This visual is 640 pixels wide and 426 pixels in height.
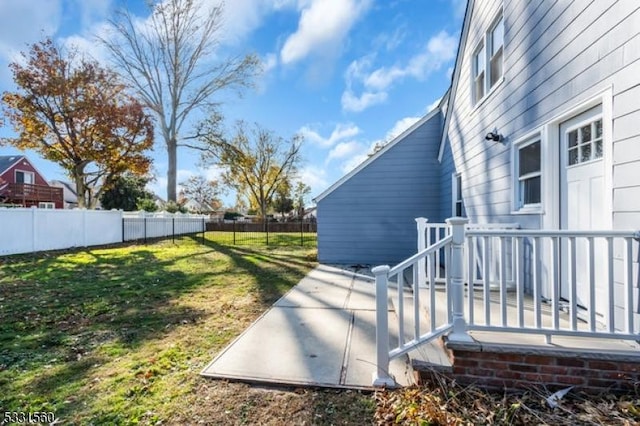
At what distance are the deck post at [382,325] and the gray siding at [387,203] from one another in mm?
6247

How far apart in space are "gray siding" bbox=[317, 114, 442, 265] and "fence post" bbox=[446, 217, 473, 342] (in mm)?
6250

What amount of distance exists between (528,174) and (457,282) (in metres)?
2.55

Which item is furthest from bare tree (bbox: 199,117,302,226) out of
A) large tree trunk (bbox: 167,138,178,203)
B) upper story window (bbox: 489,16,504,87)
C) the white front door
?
the white front door

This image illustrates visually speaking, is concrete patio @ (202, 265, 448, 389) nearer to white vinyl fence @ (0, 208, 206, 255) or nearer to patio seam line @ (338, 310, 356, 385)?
patio seam line @ (338, 310, 356, 385)

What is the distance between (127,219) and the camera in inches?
615

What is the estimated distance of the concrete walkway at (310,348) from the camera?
9.14 feet

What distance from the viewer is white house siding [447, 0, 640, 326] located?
250 cm

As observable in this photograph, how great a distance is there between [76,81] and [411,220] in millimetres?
16975

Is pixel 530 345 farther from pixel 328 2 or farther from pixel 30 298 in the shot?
pixel 328 2

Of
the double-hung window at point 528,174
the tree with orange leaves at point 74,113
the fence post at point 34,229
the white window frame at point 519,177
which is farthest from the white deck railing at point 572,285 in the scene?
the tree with orange leaves at point 74,113

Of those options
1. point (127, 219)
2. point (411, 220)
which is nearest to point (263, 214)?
point (127, 219)

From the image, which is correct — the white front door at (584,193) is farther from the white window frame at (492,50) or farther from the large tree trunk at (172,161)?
the large tree trunk at (172,161)

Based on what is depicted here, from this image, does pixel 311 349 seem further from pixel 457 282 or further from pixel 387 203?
pixel 387 203

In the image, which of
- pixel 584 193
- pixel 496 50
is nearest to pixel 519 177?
pixel 584 193
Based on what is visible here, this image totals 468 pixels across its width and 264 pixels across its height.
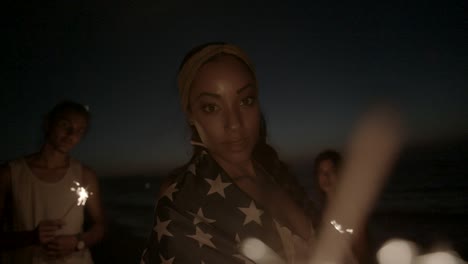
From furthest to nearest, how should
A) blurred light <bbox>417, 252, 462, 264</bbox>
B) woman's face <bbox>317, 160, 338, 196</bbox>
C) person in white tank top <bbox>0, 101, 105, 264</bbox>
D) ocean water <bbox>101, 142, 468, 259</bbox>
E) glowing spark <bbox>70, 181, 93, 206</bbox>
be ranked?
1. ocean water <bbox>101, 142, 468, 259</bbox>
2. woman's face <bbox>317, 160, 338, 196</bbox>
3. glowing spark <bbox>70, 181, 93, 206</bbox>
4. person in white tank top <bbox>0, 101, 105, 264</bbox>
5. blurred light <bbox>417, 252, 462, 264</bbox>

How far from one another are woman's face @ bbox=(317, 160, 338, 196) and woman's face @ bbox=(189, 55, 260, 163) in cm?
213

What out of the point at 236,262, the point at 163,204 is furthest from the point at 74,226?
the point at 236,262

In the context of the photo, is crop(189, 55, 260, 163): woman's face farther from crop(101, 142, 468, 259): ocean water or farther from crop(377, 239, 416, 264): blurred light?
crop(101, 142, 468, 259): ocean water

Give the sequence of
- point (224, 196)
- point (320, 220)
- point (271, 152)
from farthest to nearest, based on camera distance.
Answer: point (271, 152) < point (320, 220) < point (224, 196)

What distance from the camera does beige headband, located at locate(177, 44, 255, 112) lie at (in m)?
1.94

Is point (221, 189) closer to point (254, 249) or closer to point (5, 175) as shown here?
point (254, 249)

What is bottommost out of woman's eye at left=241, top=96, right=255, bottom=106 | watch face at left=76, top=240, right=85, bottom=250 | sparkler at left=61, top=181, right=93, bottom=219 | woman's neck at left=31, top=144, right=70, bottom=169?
watch face at left=76, top=240, right=85, bottom=250

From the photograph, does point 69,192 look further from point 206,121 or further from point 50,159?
point 206,121

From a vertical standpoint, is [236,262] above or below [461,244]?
below

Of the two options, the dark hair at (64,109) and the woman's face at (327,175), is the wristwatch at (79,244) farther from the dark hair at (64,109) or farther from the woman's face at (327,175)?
the woman's face at (327,175)

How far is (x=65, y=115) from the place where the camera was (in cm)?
325

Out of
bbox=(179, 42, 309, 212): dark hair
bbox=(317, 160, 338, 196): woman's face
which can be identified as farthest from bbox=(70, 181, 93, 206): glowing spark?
bbox=(317, 160, 338, 196): woman's face

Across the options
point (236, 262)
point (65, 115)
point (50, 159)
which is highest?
point (65, 115)

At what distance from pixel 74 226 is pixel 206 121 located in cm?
227
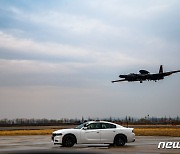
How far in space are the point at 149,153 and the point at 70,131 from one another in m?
5.72

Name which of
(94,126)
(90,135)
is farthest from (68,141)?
(94,126)

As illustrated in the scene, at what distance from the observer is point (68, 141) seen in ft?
73.2

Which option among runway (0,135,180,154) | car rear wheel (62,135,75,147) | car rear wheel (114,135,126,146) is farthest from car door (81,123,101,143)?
car rear wheel (114,135,126,146)

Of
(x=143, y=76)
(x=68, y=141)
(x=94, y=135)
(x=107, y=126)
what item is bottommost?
(x=68, y=141)

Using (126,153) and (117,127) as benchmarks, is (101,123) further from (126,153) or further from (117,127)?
(126,153)

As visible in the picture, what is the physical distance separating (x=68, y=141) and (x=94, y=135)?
1500 millimetres

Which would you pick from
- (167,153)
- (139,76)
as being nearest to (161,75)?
(139,76)

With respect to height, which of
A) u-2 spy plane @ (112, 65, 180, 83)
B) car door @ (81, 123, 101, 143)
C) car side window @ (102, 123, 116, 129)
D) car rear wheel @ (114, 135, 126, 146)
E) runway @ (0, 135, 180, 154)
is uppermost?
u-2 spy plane @ (112, 65, 180, 83)

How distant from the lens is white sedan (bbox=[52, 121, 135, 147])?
2227cm

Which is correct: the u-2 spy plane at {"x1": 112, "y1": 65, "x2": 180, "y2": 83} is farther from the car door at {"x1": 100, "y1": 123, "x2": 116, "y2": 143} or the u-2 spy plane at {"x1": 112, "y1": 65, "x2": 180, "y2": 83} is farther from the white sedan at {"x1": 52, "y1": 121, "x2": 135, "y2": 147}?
the car door at {"x1": 100, "y1": 123, "x2": 116, "y2": 143}

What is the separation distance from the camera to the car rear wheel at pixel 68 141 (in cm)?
2224

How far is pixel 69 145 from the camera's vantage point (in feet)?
73.2

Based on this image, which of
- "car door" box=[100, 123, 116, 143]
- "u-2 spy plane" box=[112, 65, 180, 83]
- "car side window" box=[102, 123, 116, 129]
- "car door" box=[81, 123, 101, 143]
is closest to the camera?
"car door" box=[81, 123, 101, 143]

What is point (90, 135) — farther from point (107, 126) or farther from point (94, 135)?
point (107, 126)
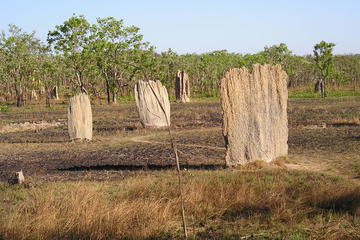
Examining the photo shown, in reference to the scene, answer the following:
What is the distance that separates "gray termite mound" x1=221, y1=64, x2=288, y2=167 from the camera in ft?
52.9

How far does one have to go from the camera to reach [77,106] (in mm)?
24359

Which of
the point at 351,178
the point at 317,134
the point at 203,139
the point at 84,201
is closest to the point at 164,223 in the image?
the point at 84,201

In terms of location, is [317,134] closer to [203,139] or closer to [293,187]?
[203,139]

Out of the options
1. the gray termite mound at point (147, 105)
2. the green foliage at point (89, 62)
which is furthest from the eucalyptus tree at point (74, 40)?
the gray termite mound at point (147, 105)

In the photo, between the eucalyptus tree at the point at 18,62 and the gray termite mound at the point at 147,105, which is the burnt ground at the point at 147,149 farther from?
the eucalyptus tree at the point at 18,62

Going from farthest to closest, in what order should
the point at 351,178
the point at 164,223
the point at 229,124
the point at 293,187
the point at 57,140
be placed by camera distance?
1. the point at 57,140
2. the point at 229,124
3. the point at 351,178
4. the point at 293,187
5. the point at 164,223

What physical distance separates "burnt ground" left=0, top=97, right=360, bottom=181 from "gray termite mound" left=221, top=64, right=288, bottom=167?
81 cm

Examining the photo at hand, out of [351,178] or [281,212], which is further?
[351,178]

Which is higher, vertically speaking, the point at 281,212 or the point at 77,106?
→ the point at 77,106

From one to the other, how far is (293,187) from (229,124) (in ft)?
16.8

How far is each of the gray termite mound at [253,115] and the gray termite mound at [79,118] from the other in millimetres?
9924

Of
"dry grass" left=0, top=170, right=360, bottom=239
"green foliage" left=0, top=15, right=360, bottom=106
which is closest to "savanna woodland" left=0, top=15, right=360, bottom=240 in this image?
"dry grass" left=0, top=170, right=360, bottom=239

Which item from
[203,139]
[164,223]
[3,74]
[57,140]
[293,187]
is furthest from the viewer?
[3,74]

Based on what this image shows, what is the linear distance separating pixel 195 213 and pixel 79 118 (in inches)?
615
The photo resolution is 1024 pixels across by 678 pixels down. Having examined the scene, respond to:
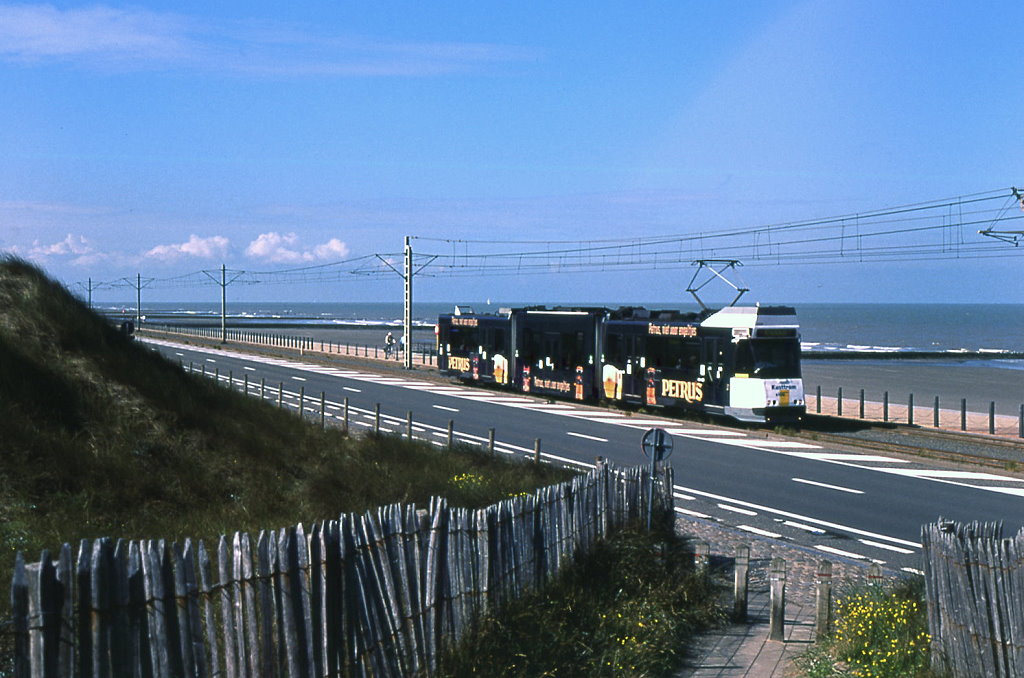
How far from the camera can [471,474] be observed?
1675 cm

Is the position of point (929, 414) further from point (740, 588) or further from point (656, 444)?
point (740, 588)

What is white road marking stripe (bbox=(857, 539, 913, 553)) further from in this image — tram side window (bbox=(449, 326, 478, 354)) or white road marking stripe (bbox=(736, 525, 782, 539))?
tram side window (bbox=(449, 326, 478, 354))

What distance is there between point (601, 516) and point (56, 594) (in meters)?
7.39

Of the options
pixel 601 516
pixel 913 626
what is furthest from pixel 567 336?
pixel 913 626

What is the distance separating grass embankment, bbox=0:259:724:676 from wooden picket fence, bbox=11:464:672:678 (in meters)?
0.49

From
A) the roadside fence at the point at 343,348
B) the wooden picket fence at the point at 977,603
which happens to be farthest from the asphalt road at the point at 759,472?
the roadside fence at the point at 343,348

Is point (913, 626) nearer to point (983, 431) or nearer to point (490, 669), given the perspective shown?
point (490, 669)

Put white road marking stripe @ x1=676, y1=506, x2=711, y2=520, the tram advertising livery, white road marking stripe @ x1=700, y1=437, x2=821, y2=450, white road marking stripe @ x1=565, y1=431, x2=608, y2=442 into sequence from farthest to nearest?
the tram advertising livery
white road marking stripe @ x1=565, y1=431, x2=608, y2=442
white road marking stripe @ x1=700, y1=437, x2=821, y2=450
white road marking stripe @ x1=676, y1=506, x2=711, y2=520

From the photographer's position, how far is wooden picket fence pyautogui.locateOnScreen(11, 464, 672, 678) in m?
5.01

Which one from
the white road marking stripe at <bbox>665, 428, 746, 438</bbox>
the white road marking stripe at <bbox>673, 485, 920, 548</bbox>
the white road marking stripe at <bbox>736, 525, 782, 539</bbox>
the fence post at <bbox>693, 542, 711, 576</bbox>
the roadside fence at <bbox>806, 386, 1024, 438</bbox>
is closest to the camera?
the fence post at <bbox>693, 542, 711, 576</bbox>

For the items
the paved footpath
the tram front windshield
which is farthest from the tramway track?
the paved footpath

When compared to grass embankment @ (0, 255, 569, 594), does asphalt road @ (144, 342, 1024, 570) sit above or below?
below

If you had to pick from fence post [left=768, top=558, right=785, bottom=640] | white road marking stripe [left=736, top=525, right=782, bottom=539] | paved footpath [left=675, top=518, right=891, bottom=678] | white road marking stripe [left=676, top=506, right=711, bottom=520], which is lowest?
white road marking stripe [left=736, top=525, right=782, bottom=539]

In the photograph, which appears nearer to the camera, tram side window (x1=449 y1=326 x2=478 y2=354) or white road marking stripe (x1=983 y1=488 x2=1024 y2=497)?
white road marking stripe (x1=983 y1=488 x2=1024 y2=497)
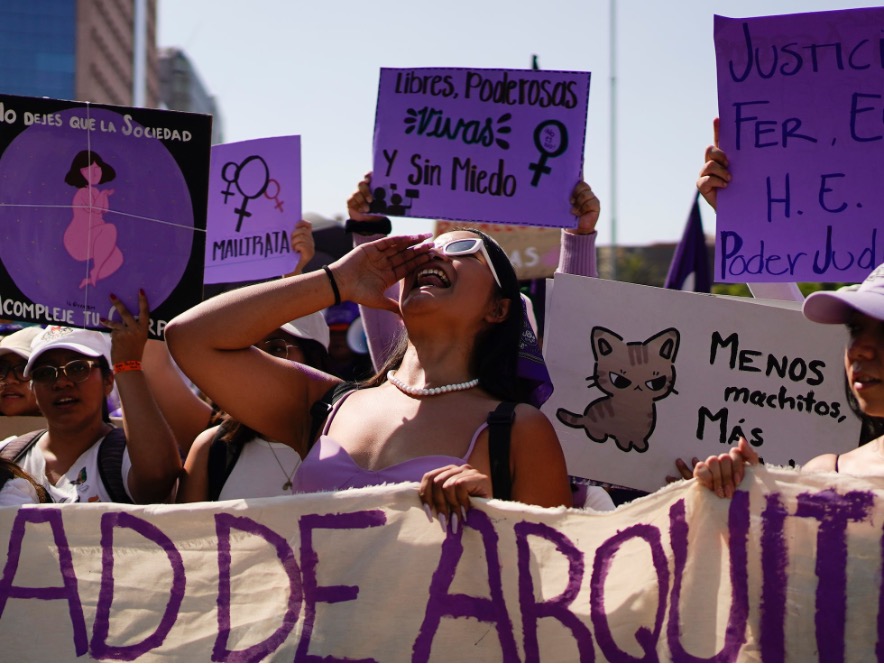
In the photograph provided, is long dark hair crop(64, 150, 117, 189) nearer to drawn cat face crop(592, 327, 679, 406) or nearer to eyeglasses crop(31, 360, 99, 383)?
eyeglasses crop(31, 360, 99, 383)

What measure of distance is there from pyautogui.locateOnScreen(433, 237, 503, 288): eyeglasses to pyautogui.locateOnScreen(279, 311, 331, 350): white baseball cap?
94 centimetres

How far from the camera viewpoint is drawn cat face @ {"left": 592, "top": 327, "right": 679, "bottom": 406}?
11.2 feet

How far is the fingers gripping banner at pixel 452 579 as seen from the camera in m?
2.39

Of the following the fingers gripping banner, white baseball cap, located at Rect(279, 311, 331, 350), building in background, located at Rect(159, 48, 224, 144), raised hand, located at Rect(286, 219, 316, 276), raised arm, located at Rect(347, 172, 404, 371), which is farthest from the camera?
building in background, located at Rect(159, 48, 224, 144)

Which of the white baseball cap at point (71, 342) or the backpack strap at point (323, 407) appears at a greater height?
the white baseball cap at point (71, 342)

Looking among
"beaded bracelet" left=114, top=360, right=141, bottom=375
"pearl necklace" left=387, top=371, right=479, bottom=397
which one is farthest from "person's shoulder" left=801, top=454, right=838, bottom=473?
"beaded bracelet" left=114, top=360, right=141, bottom=375

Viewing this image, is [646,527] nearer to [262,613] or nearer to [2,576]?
[262,613]

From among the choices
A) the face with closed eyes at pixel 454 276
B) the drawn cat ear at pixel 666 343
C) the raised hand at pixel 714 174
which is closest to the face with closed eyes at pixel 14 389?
the face with closed eyes at pixel 454 276

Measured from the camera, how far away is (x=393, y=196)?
4.17 m

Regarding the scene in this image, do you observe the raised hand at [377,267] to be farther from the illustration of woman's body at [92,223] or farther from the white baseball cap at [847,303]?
the white baseball cap at [847,303]

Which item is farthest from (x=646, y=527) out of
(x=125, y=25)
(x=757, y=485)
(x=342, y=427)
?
(x=125, y=25)

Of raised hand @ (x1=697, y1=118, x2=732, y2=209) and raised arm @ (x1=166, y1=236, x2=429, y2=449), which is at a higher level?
raised hand @ (x1=697, y1=118, x2=732, y2=209)

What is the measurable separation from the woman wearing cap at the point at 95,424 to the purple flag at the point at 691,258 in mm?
3411

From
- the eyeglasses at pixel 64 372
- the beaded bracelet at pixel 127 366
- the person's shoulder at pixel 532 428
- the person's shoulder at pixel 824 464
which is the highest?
the beaded bracelet at pixel 127 366
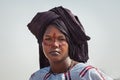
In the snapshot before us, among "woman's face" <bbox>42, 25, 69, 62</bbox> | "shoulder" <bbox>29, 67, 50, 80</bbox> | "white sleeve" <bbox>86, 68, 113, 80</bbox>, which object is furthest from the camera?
"shoulder" <bbox>29, 67, 50, 80</bbox>

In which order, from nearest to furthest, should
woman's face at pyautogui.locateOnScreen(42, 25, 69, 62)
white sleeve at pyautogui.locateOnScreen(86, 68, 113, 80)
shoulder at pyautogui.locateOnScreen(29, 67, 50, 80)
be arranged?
white sleeve at pyautogui.locateOnScreen(86, 68, 113, 80) < woman's face at pyautogui.locateOnScreen(42, 25, 69, 62) < shoulder at pyautogui.locateOnScreen(29, 67, 50, 80)

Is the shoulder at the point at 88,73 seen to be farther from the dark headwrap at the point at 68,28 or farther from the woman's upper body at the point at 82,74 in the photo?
the dark headwrap at the point at 68,28

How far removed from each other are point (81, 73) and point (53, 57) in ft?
1.03

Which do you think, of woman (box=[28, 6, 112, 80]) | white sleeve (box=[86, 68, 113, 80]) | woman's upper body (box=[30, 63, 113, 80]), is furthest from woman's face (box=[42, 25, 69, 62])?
white sleeve (box=[86, 68, 113, 80])

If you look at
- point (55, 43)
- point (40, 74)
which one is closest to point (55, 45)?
point (55, 43)

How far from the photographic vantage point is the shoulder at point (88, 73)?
3.52 meters

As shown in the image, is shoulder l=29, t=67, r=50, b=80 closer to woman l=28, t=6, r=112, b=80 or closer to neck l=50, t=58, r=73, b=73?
woman l=28, t=6, r=112, b=80

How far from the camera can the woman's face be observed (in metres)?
3.62

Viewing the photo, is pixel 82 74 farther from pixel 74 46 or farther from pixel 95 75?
pixel 74 46

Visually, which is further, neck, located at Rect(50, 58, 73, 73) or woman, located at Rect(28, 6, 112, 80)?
neck, located at Rect(50, 58, 73, 73)

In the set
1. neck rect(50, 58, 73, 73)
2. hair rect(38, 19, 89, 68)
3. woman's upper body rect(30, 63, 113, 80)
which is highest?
hair rect(38, 19, 89, 68)

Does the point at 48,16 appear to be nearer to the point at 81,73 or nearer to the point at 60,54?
the point at 60,54

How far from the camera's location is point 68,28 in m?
3.68

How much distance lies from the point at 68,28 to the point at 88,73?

→ **SET EXERCISE**
Retype nothing except the lines from the line holding "How far from the camera can the" through the last line of the entries, both included.

→ **ANSWER TO THE TASK**
How far from the camera can the woman's face be observed (in metres)?
3.62

Viewing the photo, is pixel 82 74 farther from pixel 74 46 or farther from pixel 95 75?
pixel 74 46

Visually, which is further, neck, located at Rect(50, 58, 73, 73) or woman, located at Rect(28, 6, 112, 80)?
neck, located at Rect(50, 58, 73, 73)

In the set
1. neck rect(50, 58, 73, 73)
2. hair rect(38, 19, 89, 68)
3. woman's upper body rect(30, 63, 113, 80)
which is highest?
hair rect(38, 19, 89, 68)

Does the point at 48,16 appear to be nearer to the point at 81,73 or nearer to the point at 60,54?
the point at 60,54

How far from the camera's location is point 68,28 in m?
3.68

How much distance lies from the point at 68,28 to the point at 88,73?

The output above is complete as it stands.